Entries supplied
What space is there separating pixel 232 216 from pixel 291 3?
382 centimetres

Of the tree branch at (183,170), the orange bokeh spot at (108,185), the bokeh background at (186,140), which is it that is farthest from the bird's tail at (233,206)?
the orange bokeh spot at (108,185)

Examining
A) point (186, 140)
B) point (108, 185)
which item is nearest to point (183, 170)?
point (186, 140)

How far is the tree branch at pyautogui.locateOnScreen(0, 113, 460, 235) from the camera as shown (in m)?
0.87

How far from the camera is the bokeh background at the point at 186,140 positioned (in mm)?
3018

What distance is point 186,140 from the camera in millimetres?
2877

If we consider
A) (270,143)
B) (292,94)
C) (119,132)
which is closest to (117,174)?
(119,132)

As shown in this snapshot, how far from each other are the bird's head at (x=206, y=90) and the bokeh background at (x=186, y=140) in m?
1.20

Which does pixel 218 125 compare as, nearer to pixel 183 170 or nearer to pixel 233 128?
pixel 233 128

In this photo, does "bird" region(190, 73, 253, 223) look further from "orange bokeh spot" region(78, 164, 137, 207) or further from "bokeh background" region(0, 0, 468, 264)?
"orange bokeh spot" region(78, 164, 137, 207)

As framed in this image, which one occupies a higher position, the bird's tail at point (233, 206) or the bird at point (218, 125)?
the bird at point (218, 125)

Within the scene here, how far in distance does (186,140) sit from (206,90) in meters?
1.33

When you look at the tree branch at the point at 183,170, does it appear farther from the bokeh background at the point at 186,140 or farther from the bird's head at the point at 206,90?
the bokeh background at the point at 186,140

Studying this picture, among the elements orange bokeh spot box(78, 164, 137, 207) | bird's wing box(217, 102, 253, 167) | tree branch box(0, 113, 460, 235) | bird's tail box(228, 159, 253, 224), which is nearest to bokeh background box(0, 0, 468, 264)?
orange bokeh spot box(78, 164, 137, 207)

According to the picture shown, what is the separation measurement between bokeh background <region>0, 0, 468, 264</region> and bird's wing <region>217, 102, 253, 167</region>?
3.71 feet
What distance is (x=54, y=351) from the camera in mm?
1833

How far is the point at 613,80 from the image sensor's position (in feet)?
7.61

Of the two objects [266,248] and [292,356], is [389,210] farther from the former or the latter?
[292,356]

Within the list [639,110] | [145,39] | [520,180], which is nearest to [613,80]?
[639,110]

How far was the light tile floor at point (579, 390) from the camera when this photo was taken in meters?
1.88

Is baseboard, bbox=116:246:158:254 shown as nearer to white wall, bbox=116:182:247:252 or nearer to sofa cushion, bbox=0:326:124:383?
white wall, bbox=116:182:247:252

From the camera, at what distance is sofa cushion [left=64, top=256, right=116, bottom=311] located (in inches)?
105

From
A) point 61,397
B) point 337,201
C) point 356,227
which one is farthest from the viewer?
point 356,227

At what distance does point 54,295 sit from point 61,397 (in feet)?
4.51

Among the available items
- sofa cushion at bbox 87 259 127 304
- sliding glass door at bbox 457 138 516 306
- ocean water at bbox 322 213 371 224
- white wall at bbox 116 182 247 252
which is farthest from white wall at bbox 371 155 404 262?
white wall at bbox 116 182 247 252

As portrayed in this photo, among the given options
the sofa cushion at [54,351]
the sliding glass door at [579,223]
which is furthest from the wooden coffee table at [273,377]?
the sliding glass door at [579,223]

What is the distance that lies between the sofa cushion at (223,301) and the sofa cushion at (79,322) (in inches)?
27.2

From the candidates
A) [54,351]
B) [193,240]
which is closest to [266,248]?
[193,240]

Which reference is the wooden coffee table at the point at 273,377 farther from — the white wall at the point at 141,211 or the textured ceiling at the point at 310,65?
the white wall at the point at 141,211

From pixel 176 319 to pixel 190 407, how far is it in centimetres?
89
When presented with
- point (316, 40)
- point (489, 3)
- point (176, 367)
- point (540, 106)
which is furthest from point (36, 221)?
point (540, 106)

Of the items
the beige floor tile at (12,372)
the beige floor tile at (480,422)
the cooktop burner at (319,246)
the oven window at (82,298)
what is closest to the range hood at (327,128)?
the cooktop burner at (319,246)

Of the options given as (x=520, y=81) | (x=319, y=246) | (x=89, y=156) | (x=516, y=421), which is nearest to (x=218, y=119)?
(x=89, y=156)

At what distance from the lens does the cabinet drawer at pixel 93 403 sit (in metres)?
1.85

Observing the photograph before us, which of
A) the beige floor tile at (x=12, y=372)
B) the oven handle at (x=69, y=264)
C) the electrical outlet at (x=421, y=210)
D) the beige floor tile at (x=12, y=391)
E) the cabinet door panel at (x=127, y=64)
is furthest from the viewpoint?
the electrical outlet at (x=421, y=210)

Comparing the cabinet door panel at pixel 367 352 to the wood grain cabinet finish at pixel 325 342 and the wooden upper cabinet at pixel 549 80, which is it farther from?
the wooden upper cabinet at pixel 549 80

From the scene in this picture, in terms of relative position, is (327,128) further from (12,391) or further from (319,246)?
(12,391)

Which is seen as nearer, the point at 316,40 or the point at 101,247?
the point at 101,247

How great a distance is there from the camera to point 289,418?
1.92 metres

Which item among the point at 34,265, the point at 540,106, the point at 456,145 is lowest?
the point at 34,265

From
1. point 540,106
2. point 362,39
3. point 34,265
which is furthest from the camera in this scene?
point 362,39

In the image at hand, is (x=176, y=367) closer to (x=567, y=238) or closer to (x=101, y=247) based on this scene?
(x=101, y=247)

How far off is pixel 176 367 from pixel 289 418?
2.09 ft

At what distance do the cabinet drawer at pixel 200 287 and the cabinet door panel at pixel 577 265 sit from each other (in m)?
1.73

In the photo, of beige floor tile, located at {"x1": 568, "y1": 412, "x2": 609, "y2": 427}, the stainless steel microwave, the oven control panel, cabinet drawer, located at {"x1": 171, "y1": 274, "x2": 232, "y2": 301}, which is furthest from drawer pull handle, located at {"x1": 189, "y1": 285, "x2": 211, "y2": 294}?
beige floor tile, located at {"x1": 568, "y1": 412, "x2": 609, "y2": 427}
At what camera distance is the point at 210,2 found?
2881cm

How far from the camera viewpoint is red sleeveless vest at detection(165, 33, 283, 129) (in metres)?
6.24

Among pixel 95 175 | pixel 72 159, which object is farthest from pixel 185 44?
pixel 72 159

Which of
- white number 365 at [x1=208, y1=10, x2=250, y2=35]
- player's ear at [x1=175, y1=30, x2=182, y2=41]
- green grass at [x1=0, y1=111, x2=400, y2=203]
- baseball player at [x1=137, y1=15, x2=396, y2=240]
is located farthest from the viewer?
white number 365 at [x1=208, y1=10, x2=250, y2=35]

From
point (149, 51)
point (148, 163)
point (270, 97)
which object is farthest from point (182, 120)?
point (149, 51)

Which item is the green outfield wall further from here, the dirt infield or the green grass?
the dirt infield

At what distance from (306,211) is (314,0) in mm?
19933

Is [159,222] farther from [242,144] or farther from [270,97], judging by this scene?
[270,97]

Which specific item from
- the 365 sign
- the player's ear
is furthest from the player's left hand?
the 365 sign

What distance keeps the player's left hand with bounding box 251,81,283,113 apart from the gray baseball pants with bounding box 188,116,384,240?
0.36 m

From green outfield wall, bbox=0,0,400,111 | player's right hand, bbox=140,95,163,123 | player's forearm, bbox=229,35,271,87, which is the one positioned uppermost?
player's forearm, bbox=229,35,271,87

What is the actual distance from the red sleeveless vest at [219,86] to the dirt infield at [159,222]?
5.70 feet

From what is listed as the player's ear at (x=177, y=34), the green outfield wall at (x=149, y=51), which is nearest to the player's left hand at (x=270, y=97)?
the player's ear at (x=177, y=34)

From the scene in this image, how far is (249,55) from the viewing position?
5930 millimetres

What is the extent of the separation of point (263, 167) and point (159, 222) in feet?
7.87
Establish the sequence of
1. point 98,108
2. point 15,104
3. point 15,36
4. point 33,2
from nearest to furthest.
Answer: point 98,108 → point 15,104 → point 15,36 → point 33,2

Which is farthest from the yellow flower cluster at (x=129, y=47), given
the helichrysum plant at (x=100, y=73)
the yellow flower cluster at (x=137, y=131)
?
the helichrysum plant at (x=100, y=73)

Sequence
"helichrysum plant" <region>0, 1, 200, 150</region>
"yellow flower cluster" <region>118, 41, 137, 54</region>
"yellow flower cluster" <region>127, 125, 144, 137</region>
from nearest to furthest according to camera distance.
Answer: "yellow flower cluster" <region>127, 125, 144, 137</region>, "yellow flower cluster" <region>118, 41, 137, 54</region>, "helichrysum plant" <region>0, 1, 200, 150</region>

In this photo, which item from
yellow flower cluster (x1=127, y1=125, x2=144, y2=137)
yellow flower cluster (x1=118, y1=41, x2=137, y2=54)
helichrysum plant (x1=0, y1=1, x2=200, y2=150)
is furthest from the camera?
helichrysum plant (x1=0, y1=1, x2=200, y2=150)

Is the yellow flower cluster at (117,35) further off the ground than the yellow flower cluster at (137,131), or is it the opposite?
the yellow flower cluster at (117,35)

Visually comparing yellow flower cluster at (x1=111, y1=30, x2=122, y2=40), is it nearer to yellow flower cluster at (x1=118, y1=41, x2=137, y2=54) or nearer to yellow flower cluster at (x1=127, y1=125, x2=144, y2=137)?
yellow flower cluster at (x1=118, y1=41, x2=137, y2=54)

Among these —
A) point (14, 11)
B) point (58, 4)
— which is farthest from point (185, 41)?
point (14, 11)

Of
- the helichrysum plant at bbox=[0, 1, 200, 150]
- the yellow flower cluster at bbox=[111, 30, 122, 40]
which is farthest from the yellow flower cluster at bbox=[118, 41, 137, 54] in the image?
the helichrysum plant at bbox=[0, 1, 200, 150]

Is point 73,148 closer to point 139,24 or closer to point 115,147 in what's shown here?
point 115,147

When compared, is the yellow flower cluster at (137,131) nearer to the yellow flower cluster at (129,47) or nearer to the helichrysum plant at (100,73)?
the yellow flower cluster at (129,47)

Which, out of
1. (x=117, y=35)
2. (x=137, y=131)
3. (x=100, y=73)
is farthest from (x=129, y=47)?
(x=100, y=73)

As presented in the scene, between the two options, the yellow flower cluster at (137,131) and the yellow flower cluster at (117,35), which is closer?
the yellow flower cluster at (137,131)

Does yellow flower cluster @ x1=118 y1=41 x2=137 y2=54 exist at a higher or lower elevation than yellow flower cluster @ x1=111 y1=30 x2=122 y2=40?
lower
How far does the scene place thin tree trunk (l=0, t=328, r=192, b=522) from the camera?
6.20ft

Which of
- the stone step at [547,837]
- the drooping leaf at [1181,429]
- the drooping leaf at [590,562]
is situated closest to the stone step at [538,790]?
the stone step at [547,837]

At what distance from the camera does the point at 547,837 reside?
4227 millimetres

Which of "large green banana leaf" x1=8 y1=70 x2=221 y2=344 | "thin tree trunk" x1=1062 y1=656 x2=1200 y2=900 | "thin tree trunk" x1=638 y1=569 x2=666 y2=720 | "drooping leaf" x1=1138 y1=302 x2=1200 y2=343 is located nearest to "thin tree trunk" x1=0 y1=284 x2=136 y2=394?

What to produce
Everything from the line containing "Which, out of" through the last line of the records must be given again exactly; leave out all other lines.

The solution
Which, out of
1. (x=117, y=35)
2. (x=137, y=131)
3. (x=100, y=73)
is farthest from (x=129, y=47)?
(x=100, y=73)

As presented in the scene, between the two options, the yellow flower cluster at (137,131) and the yellow flower cluster at (117,35), which is closer?
the yellow flower cluster at (137,131)

Does yellow flower cluster @ x1=118 y1=41 x2=137 y2=54 exist at a higher or lower elevation than yellow flower cluster @ x1=111 y1=30 x2=122 y2=40?
lower
How far does the scene place thin tree trunk (l=0, t=328, r=192, b=522) from the camera?
6.20ft

Which of
- the stone step at [547,837]
- the drooping leaf at [1181,429]
- the drooping leaf at [590,562]
is situated closest to the stone step at [538,790]?
the stone step at [547,837]

At what distance from the camera does the point at 547,837 reside?
4227 millimetres

Which of "large green banana leaf" x1=8 y1=70 x2=221 y2=344 | "thin tree trunk" x1=1062 y1=656 x2=1200 y2=900 | "thin tree trunk" x1=638 y1=569 x2=666 y2=720 | "drooping leaf" x1=1138 y1=302 x2=1200 y2=343 is located nearest to "thin tree trunk" x1=0 y1=284 x2=136 y2=394?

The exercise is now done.